Data records
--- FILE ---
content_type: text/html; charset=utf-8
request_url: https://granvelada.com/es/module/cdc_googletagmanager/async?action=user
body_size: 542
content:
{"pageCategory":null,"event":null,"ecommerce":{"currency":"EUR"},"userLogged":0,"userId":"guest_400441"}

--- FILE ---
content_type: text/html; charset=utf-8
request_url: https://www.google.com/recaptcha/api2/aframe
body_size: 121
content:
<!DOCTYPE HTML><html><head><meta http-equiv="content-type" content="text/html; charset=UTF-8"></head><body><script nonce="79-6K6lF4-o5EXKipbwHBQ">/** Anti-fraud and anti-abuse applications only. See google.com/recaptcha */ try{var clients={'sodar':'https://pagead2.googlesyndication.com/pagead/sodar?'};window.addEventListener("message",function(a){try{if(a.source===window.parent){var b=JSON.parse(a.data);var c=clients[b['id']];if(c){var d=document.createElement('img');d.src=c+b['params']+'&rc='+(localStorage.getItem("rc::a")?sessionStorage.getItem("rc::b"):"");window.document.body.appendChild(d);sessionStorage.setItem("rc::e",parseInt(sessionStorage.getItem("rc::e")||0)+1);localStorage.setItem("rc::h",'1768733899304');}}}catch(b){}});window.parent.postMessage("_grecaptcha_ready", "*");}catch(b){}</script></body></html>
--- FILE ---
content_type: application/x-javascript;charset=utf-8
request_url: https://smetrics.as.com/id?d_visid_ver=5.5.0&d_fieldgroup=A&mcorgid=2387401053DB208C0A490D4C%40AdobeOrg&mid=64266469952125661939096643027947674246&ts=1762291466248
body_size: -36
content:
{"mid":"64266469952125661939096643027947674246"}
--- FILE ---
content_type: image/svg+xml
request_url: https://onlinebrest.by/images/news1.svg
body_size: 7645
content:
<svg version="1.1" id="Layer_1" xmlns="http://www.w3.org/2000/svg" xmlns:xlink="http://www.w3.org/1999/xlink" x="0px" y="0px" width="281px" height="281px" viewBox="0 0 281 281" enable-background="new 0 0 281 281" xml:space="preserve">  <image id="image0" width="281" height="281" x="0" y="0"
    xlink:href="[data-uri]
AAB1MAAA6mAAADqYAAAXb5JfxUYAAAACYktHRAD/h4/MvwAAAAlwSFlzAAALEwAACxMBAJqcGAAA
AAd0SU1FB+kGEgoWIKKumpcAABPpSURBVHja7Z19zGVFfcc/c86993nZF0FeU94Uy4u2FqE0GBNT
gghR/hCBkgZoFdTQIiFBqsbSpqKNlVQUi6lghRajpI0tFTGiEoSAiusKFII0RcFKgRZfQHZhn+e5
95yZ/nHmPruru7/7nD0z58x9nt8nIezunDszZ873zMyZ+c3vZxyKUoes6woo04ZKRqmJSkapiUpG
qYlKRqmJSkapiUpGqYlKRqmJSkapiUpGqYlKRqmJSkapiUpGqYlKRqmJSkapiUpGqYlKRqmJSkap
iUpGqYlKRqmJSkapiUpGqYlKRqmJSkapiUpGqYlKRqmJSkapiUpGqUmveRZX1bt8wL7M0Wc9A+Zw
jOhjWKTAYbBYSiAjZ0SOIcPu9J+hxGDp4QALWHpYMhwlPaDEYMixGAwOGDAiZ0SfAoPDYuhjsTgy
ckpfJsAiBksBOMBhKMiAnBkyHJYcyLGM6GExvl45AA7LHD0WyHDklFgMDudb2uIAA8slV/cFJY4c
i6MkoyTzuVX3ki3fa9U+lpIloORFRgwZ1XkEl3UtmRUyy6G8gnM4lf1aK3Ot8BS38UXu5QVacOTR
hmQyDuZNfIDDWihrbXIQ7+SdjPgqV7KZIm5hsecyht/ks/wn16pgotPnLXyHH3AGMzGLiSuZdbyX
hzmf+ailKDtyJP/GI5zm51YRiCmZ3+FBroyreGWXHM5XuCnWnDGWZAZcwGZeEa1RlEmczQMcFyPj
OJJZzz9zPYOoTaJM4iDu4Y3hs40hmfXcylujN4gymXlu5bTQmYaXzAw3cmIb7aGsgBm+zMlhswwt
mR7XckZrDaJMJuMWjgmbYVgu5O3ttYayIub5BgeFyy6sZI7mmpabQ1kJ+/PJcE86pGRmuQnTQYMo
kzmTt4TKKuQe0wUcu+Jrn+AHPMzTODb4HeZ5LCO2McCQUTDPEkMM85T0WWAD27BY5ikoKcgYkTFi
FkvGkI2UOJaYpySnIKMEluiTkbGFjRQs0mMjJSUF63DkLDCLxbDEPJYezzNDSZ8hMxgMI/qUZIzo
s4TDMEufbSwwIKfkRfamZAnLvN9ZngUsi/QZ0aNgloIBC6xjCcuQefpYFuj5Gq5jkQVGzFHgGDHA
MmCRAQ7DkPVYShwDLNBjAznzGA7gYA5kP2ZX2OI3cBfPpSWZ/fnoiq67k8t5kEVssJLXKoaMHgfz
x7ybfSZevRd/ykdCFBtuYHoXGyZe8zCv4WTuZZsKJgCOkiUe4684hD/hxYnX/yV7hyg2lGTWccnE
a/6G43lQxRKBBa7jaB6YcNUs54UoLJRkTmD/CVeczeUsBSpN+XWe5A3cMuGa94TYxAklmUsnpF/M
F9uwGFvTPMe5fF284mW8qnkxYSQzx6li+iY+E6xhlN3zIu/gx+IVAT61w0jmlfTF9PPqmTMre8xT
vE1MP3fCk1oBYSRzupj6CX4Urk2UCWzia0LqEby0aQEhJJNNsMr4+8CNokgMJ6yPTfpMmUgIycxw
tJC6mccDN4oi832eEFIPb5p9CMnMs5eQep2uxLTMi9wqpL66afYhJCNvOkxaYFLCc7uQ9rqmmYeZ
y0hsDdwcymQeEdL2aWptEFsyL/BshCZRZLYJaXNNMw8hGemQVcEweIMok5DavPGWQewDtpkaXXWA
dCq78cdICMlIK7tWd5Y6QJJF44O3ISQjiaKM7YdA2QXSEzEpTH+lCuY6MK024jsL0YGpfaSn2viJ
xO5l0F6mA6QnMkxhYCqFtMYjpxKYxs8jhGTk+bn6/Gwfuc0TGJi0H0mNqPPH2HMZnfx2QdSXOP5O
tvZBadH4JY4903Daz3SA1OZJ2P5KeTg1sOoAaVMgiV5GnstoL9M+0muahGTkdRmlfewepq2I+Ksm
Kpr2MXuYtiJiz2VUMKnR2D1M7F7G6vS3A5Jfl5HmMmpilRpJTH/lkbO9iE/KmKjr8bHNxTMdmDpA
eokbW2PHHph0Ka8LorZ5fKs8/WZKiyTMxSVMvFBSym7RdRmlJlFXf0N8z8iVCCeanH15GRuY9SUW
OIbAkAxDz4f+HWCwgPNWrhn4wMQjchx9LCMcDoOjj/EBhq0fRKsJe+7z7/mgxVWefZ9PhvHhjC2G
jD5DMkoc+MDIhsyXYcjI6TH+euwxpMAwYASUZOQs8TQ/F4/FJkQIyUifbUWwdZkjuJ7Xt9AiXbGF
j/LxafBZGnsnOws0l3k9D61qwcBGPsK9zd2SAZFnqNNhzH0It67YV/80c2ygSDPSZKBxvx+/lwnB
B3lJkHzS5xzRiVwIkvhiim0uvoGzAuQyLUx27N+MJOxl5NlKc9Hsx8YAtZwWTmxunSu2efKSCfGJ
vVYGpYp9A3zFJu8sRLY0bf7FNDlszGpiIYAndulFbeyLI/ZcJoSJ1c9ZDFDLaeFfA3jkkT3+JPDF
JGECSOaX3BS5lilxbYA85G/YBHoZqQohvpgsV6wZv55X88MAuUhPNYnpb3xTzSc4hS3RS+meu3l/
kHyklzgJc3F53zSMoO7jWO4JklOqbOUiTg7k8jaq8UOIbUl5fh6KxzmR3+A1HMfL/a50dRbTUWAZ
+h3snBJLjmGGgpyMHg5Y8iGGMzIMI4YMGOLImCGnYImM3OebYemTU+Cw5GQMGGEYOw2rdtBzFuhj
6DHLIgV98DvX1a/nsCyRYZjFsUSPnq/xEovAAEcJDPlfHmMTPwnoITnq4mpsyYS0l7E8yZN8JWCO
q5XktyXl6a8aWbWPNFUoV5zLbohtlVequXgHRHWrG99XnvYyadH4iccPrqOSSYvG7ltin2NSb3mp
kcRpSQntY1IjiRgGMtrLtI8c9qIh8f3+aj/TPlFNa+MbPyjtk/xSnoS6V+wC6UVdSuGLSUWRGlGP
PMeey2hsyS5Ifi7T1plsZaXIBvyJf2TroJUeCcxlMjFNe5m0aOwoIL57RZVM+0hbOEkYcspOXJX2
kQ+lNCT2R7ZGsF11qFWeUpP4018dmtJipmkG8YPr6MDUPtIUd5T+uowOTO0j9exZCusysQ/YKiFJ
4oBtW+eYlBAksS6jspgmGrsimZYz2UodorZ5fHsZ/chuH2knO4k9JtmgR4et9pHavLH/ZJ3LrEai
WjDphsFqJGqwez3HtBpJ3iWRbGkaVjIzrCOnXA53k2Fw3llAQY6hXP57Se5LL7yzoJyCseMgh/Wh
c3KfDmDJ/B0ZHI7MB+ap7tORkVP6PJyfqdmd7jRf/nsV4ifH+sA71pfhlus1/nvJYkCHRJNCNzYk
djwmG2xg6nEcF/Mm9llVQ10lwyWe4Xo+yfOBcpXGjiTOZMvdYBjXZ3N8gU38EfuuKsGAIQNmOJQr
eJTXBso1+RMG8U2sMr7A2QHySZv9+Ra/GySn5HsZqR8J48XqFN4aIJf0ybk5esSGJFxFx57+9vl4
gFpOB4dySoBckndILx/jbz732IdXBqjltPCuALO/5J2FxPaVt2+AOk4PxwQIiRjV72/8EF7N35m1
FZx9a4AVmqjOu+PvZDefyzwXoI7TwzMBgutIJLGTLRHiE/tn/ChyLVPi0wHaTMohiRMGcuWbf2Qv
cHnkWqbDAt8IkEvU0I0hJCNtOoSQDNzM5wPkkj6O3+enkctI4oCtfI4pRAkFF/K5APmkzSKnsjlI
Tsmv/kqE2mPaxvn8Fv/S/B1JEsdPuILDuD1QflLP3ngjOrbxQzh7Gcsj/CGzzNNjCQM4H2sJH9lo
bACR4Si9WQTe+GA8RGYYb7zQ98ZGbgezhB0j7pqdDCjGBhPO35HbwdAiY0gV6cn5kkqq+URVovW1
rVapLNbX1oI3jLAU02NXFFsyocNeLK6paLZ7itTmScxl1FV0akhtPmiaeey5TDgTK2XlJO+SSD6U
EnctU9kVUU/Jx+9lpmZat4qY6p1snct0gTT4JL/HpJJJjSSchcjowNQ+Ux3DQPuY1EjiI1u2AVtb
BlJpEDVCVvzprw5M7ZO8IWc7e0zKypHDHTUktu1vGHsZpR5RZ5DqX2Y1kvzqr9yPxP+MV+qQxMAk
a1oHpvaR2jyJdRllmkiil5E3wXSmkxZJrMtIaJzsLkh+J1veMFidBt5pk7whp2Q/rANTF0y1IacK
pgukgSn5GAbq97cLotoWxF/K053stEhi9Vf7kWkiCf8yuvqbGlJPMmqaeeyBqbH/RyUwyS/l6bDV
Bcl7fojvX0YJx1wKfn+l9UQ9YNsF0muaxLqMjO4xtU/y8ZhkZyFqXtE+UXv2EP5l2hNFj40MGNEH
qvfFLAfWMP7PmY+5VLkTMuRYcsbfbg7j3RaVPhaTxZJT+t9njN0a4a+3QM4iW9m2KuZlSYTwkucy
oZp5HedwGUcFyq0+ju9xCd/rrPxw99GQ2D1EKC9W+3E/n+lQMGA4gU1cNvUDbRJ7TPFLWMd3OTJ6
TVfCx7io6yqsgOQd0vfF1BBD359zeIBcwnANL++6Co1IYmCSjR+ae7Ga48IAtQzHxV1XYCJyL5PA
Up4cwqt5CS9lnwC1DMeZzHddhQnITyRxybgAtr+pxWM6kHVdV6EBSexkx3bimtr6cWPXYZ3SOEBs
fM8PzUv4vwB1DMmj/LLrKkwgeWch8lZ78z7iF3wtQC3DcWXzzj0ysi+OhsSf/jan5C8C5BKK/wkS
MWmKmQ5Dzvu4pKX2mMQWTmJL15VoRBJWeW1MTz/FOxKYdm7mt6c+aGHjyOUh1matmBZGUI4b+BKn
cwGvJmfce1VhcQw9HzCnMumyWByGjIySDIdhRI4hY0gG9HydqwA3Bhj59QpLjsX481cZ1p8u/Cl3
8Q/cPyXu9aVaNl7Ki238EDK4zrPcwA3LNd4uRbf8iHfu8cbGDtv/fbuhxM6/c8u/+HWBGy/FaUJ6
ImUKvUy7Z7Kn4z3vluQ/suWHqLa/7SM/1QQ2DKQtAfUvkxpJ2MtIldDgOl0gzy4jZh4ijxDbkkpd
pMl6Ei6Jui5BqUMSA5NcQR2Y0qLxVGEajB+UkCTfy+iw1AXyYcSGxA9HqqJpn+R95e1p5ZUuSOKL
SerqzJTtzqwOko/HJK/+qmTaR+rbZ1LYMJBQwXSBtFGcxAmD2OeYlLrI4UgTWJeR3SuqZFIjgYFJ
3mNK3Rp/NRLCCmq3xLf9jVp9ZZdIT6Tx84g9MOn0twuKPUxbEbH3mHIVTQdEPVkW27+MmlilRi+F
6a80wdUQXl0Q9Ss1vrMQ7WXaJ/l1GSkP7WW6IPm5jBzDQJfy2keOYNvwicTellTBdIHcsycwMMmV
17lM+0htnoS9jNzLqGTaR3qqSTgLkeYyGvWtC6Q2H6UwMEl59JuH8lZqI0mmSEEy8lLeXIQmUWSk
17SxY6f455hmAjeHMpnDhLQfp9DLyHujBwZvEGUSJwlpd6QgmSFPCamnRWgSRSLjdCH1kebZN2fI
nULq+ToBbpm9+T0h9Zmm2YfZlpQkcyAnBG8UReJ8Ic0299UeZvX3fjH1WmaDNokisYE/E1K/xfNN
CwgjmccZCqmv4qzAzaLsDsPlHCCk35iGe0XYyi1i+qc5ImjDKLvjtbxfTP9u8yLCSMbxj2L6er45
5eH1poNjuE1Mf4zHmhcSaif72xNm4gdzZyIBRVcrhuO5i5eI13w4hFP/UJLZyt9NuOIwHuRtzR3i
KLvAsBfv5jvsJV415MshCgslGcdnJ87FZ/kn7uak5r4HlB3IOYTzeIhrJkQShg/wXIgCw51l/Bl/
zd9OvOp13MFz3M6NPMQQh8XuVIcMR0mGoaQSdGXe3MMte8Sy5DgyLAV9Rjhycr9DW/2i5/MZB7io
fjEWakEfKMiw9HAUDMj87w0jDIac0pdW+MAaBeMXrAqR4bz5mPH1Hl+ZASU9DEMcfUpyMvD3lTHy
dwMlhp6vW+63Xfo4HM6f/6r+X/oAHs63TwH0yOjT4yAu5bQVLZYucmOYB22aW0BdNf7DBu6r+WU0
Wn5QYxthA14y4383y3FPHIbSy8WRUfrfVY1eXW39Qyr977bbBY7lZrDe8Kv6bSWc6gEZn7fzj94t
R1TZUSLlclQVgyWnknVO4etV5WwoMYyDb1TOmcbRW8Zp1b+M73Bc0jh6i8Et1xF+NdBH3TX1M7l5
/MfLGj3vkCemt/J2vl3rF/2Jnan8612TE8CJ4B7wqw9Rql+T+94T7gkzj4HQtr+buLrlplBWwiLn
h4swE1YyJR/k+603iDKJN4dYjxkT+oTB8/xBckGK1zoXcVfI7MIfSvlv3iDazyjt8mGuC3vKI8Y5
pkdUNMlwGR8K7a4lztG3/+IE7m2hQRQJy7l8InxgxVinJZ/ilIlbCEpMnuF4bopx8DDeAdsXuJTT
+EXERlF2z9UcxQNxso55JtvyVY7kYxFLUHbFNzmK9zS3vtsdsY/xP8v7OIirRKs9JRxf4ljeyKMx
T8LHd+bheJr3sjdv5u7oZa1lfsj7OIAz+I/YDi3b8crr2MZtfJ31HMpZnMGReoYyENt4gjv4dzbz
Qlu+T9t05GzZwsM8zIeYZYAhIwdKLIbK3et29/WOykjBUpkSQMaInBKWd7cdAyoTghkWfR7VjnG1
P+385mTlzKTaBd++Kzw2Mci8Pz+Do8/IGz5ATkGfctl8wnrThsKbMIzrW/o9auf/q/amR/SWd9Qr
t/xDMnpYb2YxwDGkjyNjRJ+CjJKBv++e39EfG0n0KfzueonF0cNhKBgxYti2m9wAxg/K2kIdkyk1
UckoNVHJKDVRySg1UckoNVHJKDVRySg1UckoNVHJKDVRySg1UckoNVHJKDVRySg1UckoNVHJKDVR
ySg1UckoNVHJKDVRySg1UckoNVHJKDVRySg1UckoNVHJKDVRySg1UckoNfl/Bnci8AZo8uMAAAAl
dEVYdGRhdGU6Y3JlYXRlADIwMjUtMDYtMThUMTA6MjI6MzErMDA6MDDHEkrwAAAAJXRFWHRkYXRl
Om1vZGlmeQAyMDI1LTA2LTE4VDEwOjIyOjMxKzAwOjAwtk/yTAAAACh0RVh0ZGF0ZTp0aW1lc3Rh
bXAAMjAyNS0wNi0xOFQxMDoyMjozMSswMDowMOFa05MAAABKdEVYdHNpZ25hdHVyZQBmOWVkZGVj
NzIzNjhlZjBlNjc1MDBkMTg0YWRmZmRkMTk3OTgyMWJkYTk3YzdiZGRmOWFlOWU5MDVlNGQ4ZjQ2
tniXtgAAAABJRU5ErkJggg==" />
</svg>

- _TRY IT_
Please tally the lines above that contain "recaptcha" and report nothing but the total.

- _OUTPUT_
2